Journée d’études organisée dans le cadre du programme doctoral « Humanités numériques » de l’Université de Lausanne. Les interventions de cette journée porteront sur les enjeux méthodologiques et épistémologiques liés à la numérisation des sources et à l’utilisation croissante d’outils informatiques dans le domaine de l’histoire.
Le programme « Humanités numériques » de l’Unil nous invite à la « réflexion sur la manière dont l'informatique a modifié les pratiques de recherche en sciences humaines et sociales ». Cette réflexion a déjà été engagée depuis quelques années par nombre d’historiens, conscients que la saisie des notes sur ordinateur autant que la numérisation des sources, etc., transforment profondément leurs pratiques de recherche (voir par exemple la Revue d’histoire moderne et contemporaine, n°58-4bis, 2011, intitulé « Le métier d’historien à l’ère numérique : nouveaux outils, nouvelle épistémologie ? »).

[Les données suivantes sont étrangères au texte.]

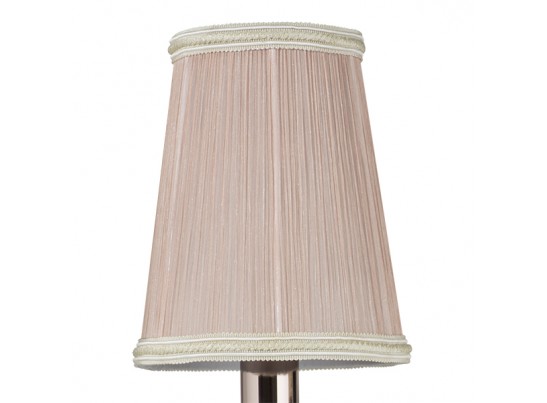 Бра Cappa Osgona 691624 в Кургане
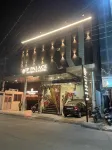 Hotel I.P. Palace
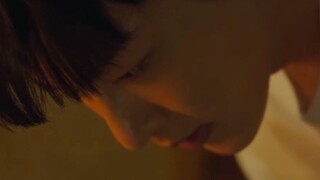 【Suhu Ujung Jari】《Delapan Kebajikan Gao Haotai》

De fait, l’informatique a permis, par la numérisation, un accroissement inédit de l’accessibilité de la documentation, à l’initiative d’institutions patrimoniales comme de sociétés privées (voir par exemple Ngram Viewer de Google, base de 500 milliards de mots, tirés de 5 millions d’ouvrages publiés depuis le XVIe siècle), en même temps que de nouvelles modalités de consultation des sources (recherche full text, réduction de la taille d’un document au format d’un écran d’ordinateur, mise en relation algorithmique de documents entre eux, etc.). Ce contexte permet aussi de procéder à des appels au public pour numériser des documents privés et donc de faire réapparaître des sources oubliées, peu consultées.
Ces nouveaux moyens de procéder matériellement (bien que dé-matériellement) à la recherche ont des effets méthodologiques : effet de massification des corpus disponibles, intérêt croissant (provoqué sans doute partiellement par la possibilité des recherches full text) pour les interrogations lexicologiques, terminologiques, etc. Ces pratiques méthodologiques ne sont pas nécessairement nouvelles, mais elles peuvent prendre des formes inédites, induites par le numérique : la sérialisation des documents peut devenir fonction moins d’une logique de corpus que des disponibilités numériques des sources ; les interrogations terminologiques se concentrent parfois davantage sur l'histoire des mots que sur celle des notions (c’est-à-dire les mots + leurs valeurs, leurs usages etc.), et l’on s’expose à manquer la multitude de sens qu'ils peuvent avoir, le contexte qui précède leur apparition, et donc le problème, nécessairement antérieur, auquel répondent leur apparition, leur usage, etc.
Pour autant, cette journée voudrait moins avoir pour but de juger de ces effets que d’en discuter, en partant du constat que les réflexions des historiens sur ces questions, dans des revues et des ouvrages scientifiques, se sont peu adressées aux étudiant-e-s, et qu’elles ont fait jusqu’ici peu de cas des singularités propres à chaque territoire de l’Histoire. On souhaiterait donc, avec cette journée, se demander « ce que la numérisation fait à la pratique de l’histoire » en conviant à intervenir, et à échanger, aussi bien des enseignants-chercheurs expérimentés que des doctorants (parfois plus au courant de ces pratiques numériques que certains professeurs) et des archivistes, et de tous horizons (histoire, histoire de l'art, histoire de la littérature, histoire du cinéma...).